Pierre Noël Le Chéron d’Incarville (1706-1757).

Voir biographie  Ricci 21st Century Roundtable Database

Seul missionnaire vraiment compétent en botanique, il fit connaitre à son maître Geoffroy la cire blanche de Chine (Huard).

Il a adressé à Bernard de Jussieu, professeur de botanique au Jardin du roi une copie des dessins du bencao pinhui jingyao. . 
Le Père d’Incarville avait fait faire une copie de l’ouvrage entier qu’il comptait offrir à la bibliothèque royale et une copie des seuls dessins qui était destinée à Bernard de Jussieu (1699-1777) démonstrateur de botanique au Jardin du Roi (aujourd’hui Muséum national d’histoire naturelle, à Paris). Chaque dessin était accompagné du nom chinois de la plante représentée, en caractères chinois. Ainsi, en l’absence d’identification botanique, c’était le meilleur moyen qu’il avait imaginé pour que Bernard de Jussieu puisse lui indiquer de manière non ambiguë quelles plantes l’intéressaient.
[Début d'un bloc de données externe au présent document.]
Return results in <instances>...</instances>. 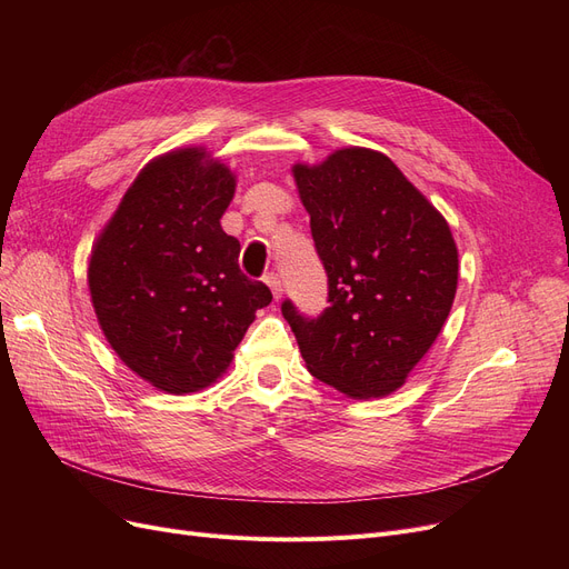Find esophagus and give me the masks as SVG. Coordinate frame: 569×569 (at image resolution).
I'll list each match as a JSON object with an SVG mask.
<instances>
[{"label": "esophagus", "mask_w": 569, "mask_h": 569, "mask_svg": "<svg viewBox=\"0 0 569 569\" xmlns=\"http://www.w3.org/2000/svg\"><path fill=\"white\" fill-rule=\"evenodd\" d=\"M264 283L272 288V295H274V300H279L281 297V292H283V288H281V277L277 274V272H269L267 277H264Z\"/></svg>", "instance_id": "1"}]
</instances>
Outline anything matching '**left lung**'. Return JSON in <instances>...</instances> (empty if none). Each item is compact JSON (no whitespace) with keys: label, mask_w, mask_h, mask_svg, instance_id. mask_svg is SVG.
<instances>
[{"label":"left lung","mask_w":569,"mask_h":569,"mask_svg":"<svg viewBox=\"0 0 569 569\" xmlns=\"http://www.w3.org/2000/svg\"><path fill=\"white\" fill-rule=\"evenodd\" d=\"M292 174L330 307L313 318L286 300L283 318L318 380L355 399L392 395L450 316L459 279L450 226L373 149H339Z\"/></svg>","instance_id":"left-lung-1"}]
</instances>
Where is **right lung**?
<instances>
[{
	"label": "right lung",
	"mask_w": 569,
	"mask_h": 569,
	"mask_svg": "<svg viewBox=\"0 0 569 569\" xmlns=\"http://www.w3.org/2000/svg\"><path fill=\"white\" fill-rule=\"evenodd\" d=\"M202 161L191 147L147 163L97 239L87 274L119 360L170 395L214 382L256 311L272 302L239 269V242L221 228L234 177Z\"/></svg>",
	"instance_id": "obj_1"
}]
</instances>
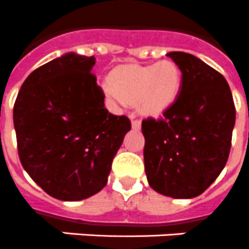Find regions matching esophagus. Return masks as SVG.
I'll use <instances>...</instances> for the list:
<instances>
[{"label": "esophagus", "mask_w": 249, "mask_h": 249, "mask_svg": "<svg viewBox=\"0 0 249 249\" xmlns=\"http://www.w3.org/2000/svg\"><path fill=\"white\" fill-rule=\"evenodd\" d=\"M131 126H133V129H135V130H139L141 129V120H138V119H135L134 115H131Z\"/></svg>", "instance_id": "esophagus-1"}]
</instances>
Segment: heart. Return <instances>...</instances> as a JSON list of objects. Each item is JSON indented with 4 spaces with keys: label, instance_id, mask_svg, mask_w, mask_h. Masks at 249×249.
<instances>
[{
    "label": "heart",
    "instance_id": "b5f03b06",
    "mask_svg": "<svg viewBox=\"0 0 249 249\" xmlns=\"http://www.w3.org/2000/svg\"><path fill=\"white\" fill-rule=\"evenodd\" d=\"M182 89V73L170 60L149 66L125 64L110 74V85L102 86L106 99L115 106L137 102L144 115L157 116L172 107Z\"/></svg>",
    "mask_w": 249,
    "mask_h": 249
}]
</instances>
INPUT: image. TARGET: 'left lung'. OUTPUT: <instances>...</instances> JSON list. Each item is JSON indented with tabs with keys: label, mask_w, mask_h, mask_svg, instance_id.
I'll return each mask as SVG.
<instances>
[{
	"label": "left lung",
	"mask_w": 249,
	"mask_h": 249,
	"mask_svg": "<svg viewBox=\"0 0 249 249\" xmlns=\"http://www.w3.org/2000/svg\"><path fill=\"white\" fill-rule=\"evenodd\" d=\"M182 73V89L163 118L142 121L144 167L154 191L173 199L201 195L227 163L235 106L223 74L183 52L167 54Z\"/></svg>",
	"instance_id": "left-lung-1"
}]
</instances>
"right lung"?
Here are the masks:
<instances>
[{
  "label": "right lung",
  "instance_id": "1",
  "mask_svg": "<svg viewBox=\"0 0 249 249\" xmlns=\"http://www.w3.org/2000/svg\"><path fill=\"white\" fill-rule=\"evenodd\" d=\"M95 57L68 53L39 67L14 105L18 157L48 195L79 201L107 183L115 154L131 129L105 108Z\"/></svg>",
  "mask_w": 249,
  "mask_h": 249
}]
</instances>
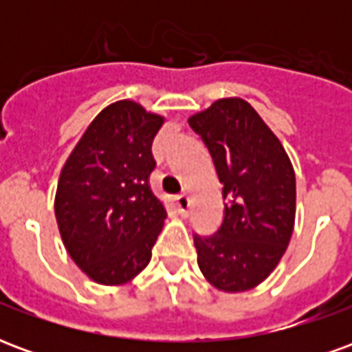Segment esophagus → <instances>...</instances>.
<instances>
[{"instance_id": "34e87169", "label": "esophagus", "mask_w": 352, "mask_h": 352, "mask_svg": "<svg viewBox=\"0 0 352 352\" xmlns=\"http://www.w3.org/2000/svg\"><path fill=\"white\" fill-rule=\"evenodd\" d=\"M175 206L179 209V213L186 217L188 214V207H190V196L188 194H179V196H175Z\"/></svg>"}]
</instances>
Une fois reçu le choix de son correspondant parisien, le Père d’Incarville se proposait de lui faire parvenir des graines. Malheureusement il mourut prématurément à Pékin avant d’avoir pu envoyer aucune des deux copies en France. Si on ignore aujourd’hui le devenir de la copie complète du manuscrit chinois, en revanche les copies des seuls dessins se trouvent conservées dans la Bibliothèque de l’Institut, à Paris, tandis qu’un autre jeu de copies des précédentes se trouve au Cabinet des estampes de la Bibliothèque nationale (Georges Métailié).

Une partie est mentionnée dans le catalogue de la bibliothèque scientifique de MM de Jussieu (1858).